Do this
Reproduce all of the lines below word for word, leaving out the pictures.

Scene-based reasoning records:
========

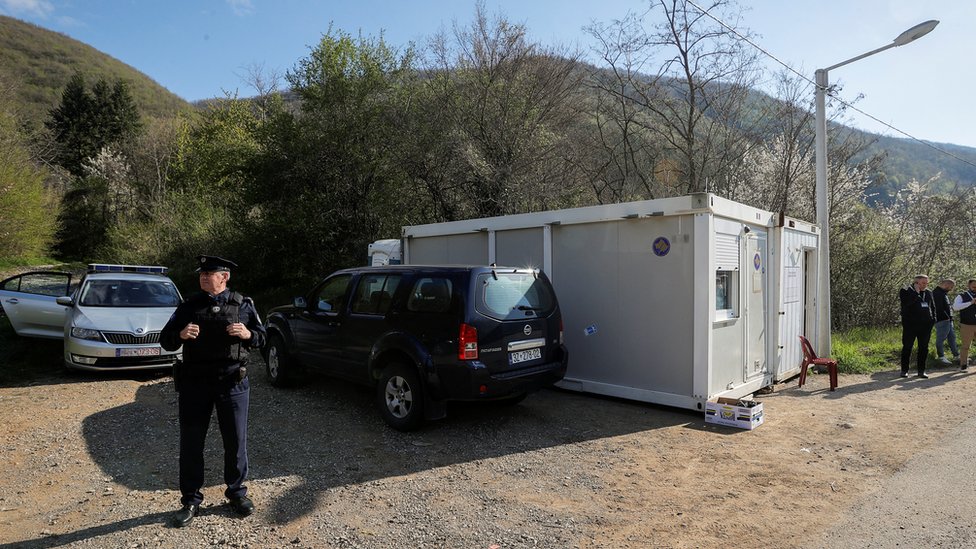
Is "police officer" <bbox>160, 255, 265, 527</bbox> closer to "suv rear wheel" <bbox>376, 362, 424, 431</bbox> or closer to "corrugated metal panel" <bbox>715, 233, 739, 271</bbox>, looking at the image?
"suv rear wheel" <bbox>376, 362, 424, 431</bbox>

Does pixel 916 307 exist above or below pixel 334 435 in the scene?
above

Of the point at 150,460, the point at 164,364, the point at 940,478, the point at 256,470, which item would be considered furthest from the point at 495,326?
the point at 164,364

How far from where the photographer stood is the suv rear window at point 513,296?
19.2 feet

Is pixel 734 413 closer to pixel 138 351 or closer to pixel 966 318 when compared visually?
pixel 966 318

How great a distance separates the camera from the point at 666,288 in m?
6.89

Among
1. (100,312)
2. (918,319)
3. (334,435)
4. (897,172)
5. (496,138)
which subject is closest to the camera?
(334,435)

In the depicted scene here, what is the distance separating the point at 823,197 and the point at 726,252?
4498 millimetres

========

Result of this task
Is "police officer" <bbox>160, 255, 265, 527</bbox> closer to "suv rear wheel" <bbox>376, 362, 424, 431</bbox> or closer to "corrugated metal panel" <bbox>715, 233, 739, 271</bbox>, looking at the image?
"suv rear wheel" <bbox>376, 362, 424, 431</bbox>

Does pixel 916 307 exist above or below pixel 334 435 in the scene?
above

Of the point at 150,460, the point at 164,364, the point at 940,478, the point at 256,470, which item would be considered furthest from the point at 495,326?
the point at 164,364

How far from where the photographer stood is the suv rear window at point 513,296?
19.2 feet

Is pixel 734 413 closer to pixel 138 351 or closer to pixel 966 318 when compared visually?
pixel 966 318

How great a distance separates the camera from the point at 666,288 in m?
6.89

Among
1. (100,312)
2. (918,319)
3. (334,435)
4. (897,172)
5. (496,138)
which subject is closest to the camera?
(334,435)

In the depicted scene here, what is the distance separating the point at 823,197 and the point at 726,252?
4498 millimetres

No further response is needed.